Fascism isn’t an instant thing, where one day we wake up to totalitarianism. It’s gradual. Many will say it’s been coming for decades and that may well be true. But with the outgoing NC government working to ensure that the new governor will have far less power, we see that a new playbook has arrived. The rules have changed. The darkness has become emboldened. We see them now, shoving at the margins of polite society.

Where Barack Obama was a symbol of hope and potential to so many communities who’ve always felt they could not be president, so now we see Trump as a symbol that you don’t need to be “politically correct,” that telling the “truth” is a great way to get away with being hateful.

We need to watch that these margin pushes don’t become the norm.

Eyes wide open means watching out for yourself and your family, but also for those that you don’t share race, sexuality, creed, or beliefs with. The poorest, the most vulnerable, they’re more important now. We need to take care of them as best we can because things are about to get bad.

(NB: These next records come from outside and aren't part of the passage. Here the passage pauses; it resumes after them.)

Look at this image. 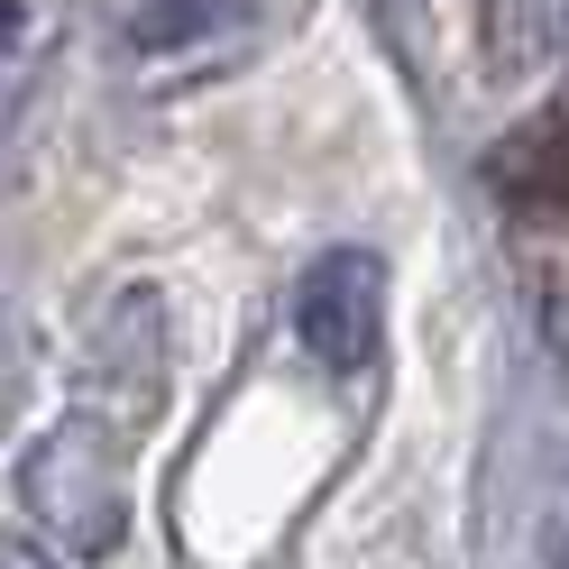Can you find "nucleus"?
<instances>
[{"label": "nucleus", "mask_w": 569, "mask_h": 569, "mask_svg": "<svg viewBox=\"0 0 569 569\" xmlns=\"http://www.w3.org/2000/svg\"><path fill=\"white\" fill-rule=\"evenodd\" d=\"M239 10H248V0H148V10H138V47H148V56L193 47V38H211V28H230Z\"/></svg>", "instance_id": "7ed1b4c3"}, {"label": "nucleus", "mask_w": 569, "mask_h": 569, "mask_svg": "<svg viewBox=\"0 0 569 569\" xmlns=\"http://www.w3.org/2000/svg\"><path fill=\"white\" fill-rule=\"evenodd\" d=\"M542 303H551V340L569 349V276H551V284H542Z\"/></svg>", "instance_id": "20e7f679"}, {"label": "nucleus", "mask_w": 569, "mask_h": 569, "mask_svg": "<svg viewBox=\"0 0 569 569\" xmlns=\"http://www.w3.org/2000/svg\"><path fill=\"white\" fill-rule=\"evenodd\" d=\"M10 28H19V0H0V38H10Z\"/></svg>", "instance_id": "39448f33"}, {"label": "nucleus", "mask_w": 569, "mask_h": 569, "mask_svg": "<svg viewBox=\"0 0 569 569\" xmlns=\"http://www.w3.org/2000/svg\"><path fill=\"white\" fill-rule=\"evenodd\" d=\"M295 331L322 368L359 377L377 359V331H386V267L368 248H331V258H312V276L295 284Z\"/></svg>", "instance_id": "f257e3e1"}, {"label": "nucleus", "mask_w": 569, "mask_h": 569, "mask_svg": "<svg viewBox=\"0 0 569 569\" xmlns=\"http://www.w3.org/2000/svg\"><path fill=\"white\" fill-rule=\"evenodd\" d=\"M496 193H506L515 211H532V221L569 211V120H532V129H515L506 148H496Z\"/></svg>", "instance_id": "f03ea898"}]
</instances>
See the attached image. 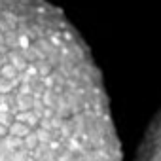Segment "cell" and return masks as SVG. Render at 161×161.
I'll return each instance as SVG.
<instances>
[{"label":"cell","mask_w":161,"mask_h":161,"mask_svg":"<svg viewBox=\"0 0 161 161\" xmlns=\"http://www.w3.org/2000/svg\"><path fill=\"white\" fill-rule=\"evenodd\" d=\"M136 161H161V112L153 119Z\"/></svg>","instance_id":"cell-2"},{"label":"cell","mask_w":161,"mask_h":161,"mask_svg":"<svg viewBox=\"0 0 161 161\" xmlns=\"http://www.w3.org/2000/svg\"><path fill=\"white\" fill-rule=\"evenodd\" d=\"M0 161H121L101 74L47 0H0Z\"/></svg>","instance_id":"cell-1"}]
</instances>
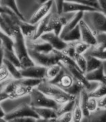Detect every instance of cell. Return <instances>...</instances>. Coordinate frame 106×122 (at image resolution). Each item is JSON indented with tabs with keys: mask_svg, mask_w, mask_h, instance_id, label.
Here are the masks:
<instances>
[{
	"mask_svg": "<svg viewBox=\"0 0 106 122\" xmlns=\"http://www.w3.org/2000/svg\"><path fill=\"white\" fill-rule=\"evenodd\" d=\"M75 100H69V101H68L67 102H65V103H63L62 105H60L59 108L57 111L58 116L61 115L62 114L72 112L74 105H75Z\"/></svg>",
	"mask_w": 106,
	"mask_h": 122,
	"instance_id": "33",
	"label": "cell"
},
{
	"mask_svg": "<svg viewBox=\"0 0 106 122\" xmlns=\"http://www.w3.org/2000/svg\"><path fill=\"white\" fill-rule=\"evenodd\" d=\"M11 75L9 72L8 69L5 66L4 63H1L0 65V81L1 83L4 82L5 80L10 78V76Z\"/></svg>",
	"mask_w": 106,
	"mask_h": 122,
	"instance_id": "40",
	"label": "cell"
},
{
	"mask_svg": "<svg viewBox=\"0 0 106 122\" xmlns=\"http://www.w3.org/2000/svg\"><path fill=\"white\" fill-rule=\"evenodd\" d=\"M54 119H37V122H54Z\"/></svg>",
	"mask_w": 106,
	"mask_h": 122,
	"instance_id": "47",
	"label": "cell"
},
{
	"mask_svg": "<svg viewBox=\"0 0 106 122\" xmlns=\"http://www.w3.org/2000/svg\"><path fill=\"white\" fill-rule=\"evenodd\" d=\"M67 20L62 15H58L56 13H51L49 19L46 33L53 31L56 35L60 36L63 27L67 24Z\"/></svg>",
	"mask_w": 106,
	"mask_h": 122,
	"instance_id": "8",
	"label": "cell"
},
{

So, go ahead and try not to stress out about the oncoming storm, that’s alright. But when you see something happening, speak up. When people say horrible things — racist, sexist, homophobic, classist, or downright ignorant things — say something.

Continuing to say something is the only way through. Quiet on the side of good is what has brought us here.

The quote that has, bizarrely, meant the most to me throughout this whole horrific ordeal comes from Twin Peaks:

“While I will admit to a certain cynicism, the fact is that I am a naysayer and hatchetman in the fight against violence. I pride myself in taking a punch and I’ll gladly take another because I choose to live my life in the company of Gandhi and King. My concerns are global. I reject absolutely revenge, aggression, and retaliation. The foundation of such a method… is love.” — Albert Rosenfield

We must continue to love each other.

Love will win out. It must.

Let’s take care of each other and make 2017 the year this horrible wave finally breaks and begins to roll back.